Seyi Adewole: The Croydon Gateway


London is a world city. It is simultaneously expanding and contracting, growing ever-outwards – and upwards – yet on the brink of divorce from the neighbouring continent. The next generation of designers must deliver fresh thinking to tackle issues that range from the scale of the street to global climate change. We asked pioneering graduates from the LSA how they’d adapt London to ensure that it is inclusive of its citizens, integrated with nature and fit for the future

Asylum seekers and refugees tend to be housed in camps in peripheral areas, and often the support they need is dispersed in hard-to-access remote parts of the city. This strategy for Croydon integrates displaced people into the existing communities, while creating a one-stop-shop facility that offers the help they need to start a new life in UK.

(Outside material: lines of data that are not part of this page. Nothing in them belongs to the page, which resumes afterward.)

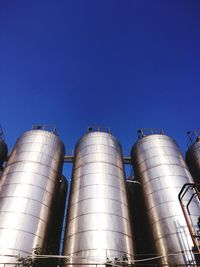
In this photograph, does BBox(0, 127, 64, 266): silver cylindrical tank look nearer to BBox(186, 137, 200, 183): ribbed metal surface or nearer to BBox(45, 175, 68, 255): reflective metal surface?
BBox(45, 175, 68, 255): reflective metal surface

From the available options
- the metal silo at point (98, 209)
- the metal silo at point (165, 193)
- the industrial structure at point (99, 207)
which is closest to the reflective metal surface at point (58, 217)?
the industrial structure at point (99, 207)

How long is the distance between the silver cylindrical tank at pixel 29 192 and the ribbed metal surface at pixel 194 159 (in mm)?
11393

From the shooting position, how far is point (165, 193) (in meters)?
15.4

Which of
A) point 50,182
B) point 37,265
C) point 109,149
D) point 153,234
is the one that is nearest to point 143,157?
point 109,149

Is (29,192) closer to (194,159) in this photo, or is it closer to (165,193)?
(165,193)

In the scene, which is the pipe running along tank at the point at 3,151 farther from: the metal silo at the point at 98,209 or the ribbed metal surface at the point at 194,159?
the ribbed metal surface at the point at 194,159

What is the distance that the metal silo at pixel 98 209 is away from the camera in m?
12.5

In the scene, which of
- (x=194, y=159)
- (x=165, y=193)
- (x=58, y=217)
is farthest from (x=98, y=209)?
(x=194, y=159)

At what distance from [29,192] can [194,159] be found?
14.0 meters

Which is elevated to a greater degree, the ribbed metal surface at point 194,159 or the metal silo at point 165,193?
the ribbed metal surface at point 194,159

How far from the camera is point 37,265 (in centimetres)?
1180

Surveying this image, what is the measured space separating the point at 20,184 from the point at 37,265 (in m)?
5.31

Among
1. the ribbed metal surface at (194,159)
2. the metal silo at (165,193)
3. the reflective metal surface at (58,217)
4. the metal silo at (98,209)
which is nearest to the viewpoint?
the metal silo at (98,209)

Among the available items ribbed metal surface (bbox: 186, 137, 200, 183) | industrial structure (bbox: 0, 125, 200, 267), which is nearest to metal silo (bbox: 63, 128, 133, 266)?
industrial structure (bbox: 0, 125, 200, 267)
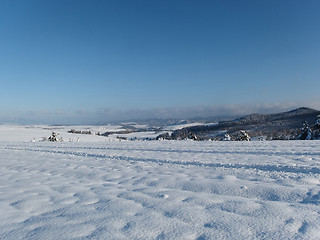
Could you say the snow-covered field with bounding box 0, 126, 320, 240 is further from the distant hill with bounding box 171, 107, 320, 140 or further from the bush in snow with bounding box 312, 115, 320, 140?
the distant hill with bounding box 171, 107, 320, 140

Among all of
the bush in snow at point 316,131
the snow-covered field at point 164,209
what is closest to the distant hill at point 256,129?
the bush in snow at point 316,131

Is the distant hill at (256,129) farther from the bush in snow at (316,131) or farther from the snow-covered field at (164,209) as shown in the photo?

Occupying a prime position by East Croydon station, the prominent gateway signals that in-coming residents are an asset to be welcomed. Conceived as a key civic building, the centre includes social areas, workspace, retail, affordable housing and support facilities. The architecture conveys a sense of security, robustness and permanence.

Three different garden areas – for food-growing, relaxation and play – spill into the public realm, blurring the boundary between the building and surrounding neighbourhood. A market garden and trading area offers an opportunity for people to set up food stalls and acts as a magnet for employees of surrounding businesses to sample cuisine from the different cultures on site.